Our group got to choose our top favourite topic on Client-Centered Care. To us, it was such a hot topic since “the client” is the core in professional dietetics practice. Our team was very cohesive and cooperative. This group was different from my previous UBC group projects. We worked really well alongside each other to work on this project. I believe this is because in this class we all share the same vision and objective. The class is very focused on dietetics practice and studying in such an environment is very enjoyable. On the very first day, Sandra made a facebook group so we could discuss the project. In our group page, we shared whatever we found relevant and useful to our topic, it was more like a brainstorm to learn about our topic. Then, we had a meeting to divide the topic into sections and everyone dug into their parts. 

So What?

The focus of our tutorial mainly was on the client as one person. In this model, we discussed and explored the role of a dietitian in identifying the client’s needs and goals. In our tutorial, we used check-in questions, case scenario, and discussion to engage all students in class and exchange ideas. We rounded up our discussion with some great questions Kara brought up to the class about struggles and challenges we will face in counselling. Ethical issues are huge in nutrition counselling since food is a personal and emotional thing! When Kara asked about our experiences with food advice to people, many of us had already felt the struggle. Both Jenniffer and I talked about frustration with our parents’ diabetes and why our relationships with them come before anything else. 

Now What?

I think it is very important for me to learn how to gauge my questions and conversations to succeed in counselling.
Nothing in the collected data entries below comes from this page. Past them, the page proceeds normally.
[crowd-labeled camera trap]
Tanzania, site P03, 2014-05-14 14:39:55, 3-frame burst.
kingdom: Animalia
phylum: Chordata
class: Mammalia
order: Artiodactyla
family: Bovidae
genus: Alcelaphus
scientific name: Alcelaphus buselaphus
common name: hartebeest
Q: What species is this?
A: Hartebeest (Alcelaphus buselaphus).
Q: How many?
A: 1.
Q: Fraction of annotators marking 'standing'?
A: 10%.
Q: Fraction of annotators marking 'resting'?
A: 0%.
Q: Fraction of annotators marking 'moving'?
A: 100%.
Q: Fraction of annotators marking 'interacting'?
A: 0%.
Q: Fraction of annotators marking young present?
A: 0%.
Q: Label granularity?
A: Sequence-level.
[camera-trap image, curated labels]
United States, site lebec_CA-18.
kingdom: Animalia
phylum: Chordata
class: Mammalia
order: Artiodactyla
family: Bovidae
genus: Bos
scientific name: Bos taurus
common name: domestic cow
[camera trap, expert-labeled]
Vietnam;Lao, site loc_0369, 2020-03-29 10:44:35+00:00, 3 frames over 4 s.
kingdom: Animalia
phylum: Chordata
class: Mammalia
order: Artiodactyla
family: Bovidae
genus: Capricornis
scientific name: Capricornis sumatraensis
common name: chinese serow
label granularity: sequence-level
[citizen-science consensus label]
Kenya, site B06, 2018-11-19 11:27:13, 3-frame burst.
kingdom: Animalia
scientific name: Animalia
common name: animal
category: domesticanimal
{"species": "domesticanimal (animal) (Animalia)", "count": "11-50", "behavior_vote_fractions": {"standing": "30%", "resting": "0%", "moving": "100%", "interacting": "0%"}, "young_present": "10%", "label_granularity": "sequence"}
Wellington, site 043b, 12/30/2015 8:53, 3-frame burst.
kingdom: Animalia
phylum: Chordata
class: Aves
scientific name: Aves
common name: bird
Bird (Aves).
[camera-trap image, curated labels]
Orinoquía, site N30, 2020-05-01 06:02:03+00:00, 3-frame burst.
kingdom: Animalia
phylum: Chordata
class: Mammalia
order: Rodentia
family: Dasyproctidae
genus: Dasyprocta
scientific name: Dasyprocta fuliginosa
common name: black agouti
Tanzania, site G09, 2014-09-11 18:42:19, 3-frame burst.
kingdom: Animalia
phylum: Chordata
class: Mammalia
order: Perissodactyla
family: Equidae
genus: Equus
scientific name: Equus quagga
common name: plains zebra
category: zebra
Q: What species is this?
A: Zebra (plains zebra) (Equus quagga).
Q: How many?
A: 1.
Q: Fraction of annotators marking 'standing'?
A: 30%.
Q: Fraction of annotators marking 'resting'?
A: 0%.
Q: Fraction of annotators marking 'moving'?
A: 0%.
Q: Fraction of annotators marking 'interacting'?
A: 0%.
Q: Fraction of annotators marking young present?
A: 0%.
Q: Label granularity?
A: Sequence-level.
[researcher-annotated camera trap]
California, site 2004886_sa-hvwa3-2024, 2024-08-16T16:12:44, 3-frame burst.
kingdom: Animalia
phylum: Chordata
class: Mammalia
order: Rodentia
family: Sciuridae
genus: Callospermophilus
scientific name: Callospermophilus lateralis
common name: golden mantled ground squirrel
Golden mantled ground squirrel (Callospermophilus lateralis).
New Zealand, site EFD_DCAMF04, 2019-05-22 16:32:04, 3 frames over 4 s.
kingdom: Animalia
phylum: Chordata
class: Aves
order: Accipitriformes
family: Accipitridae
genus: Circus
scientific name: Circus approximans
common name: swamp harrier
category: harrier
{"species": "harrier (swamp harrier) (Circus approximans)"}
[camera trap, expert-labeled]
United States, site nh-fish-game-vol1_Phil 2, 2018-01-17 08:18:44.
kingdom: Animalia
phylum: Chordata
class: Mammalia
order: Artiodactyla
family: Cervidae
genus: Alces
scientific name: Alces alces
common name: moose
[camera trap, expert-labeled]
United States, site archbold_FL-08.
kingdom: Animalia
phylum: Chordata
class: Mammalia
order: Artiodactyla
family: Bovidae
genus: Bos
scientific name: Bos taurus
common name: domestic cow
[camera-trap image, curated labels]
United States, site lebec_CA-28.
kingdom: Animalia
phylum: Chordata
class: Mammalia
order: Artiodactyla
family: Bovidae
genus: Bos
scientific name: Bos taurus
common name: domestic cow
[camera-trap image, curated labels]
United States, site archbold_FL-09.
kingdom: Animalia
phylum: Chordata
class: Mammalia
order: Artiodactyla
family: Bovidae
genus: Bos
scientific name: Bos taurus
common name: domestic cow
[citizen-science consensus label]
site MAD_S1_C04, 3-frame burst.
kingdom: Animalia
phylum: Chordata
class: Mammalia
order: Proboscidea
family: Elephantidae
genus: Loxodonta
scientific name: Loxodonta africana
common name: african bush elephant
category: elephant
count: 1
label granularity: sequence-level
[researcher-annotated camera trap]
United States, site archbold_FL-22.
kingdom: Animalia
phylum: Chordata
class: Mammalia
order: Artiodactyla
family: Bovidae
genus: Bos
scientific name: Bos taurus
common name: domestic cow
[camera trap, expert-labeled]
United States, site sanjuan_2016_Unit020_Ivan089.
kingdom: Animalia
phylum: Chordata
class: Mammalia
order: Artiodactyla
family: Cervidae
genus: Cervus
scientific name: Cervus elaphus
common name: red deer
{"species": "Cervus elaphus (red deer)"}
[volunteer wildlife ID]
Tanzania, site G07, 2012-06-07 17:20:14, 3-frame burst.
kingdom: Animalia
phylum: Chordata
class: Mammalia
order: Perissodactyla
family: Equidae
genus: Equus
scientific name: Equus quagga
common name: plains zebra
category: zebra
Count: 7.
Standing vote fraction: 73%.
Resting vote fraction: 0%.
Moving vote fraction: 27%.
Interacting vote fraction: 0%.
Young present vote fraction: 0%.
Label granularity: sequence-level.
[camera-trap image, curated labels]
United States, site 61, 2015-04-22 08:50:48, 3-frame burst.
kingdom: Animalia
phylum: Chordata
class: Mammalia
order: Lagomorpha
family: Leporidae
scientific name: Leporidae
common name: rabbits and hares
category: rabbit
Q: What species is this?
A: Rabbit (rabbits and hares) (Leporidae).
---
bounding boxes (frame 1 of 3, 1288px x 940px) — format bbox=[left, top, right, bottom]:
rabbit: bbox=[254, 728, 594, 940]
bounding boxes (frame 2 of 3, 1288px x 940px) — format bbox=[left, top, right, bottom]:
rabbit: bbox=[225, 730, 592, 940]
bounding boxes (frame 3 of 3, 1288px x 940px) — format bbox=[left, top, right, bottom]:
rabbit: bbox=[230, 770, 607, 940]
Loving to help others achieve their goals is one important characteristic of a dietitian, yet, having people’s skills and communication is paramount. As well, being able to carry on with uncertainty and acknowledging that we will not be able “to get people in our way” are equally important skills. 

Last not least, since dietitians work in such broad areas, in most cases the client may not be just one person; it can be a community or even whole populations. It is wise to say that as the level of the hierarchy of practice goes up, our roles and responsibility to the public health and well-being rises exponentially.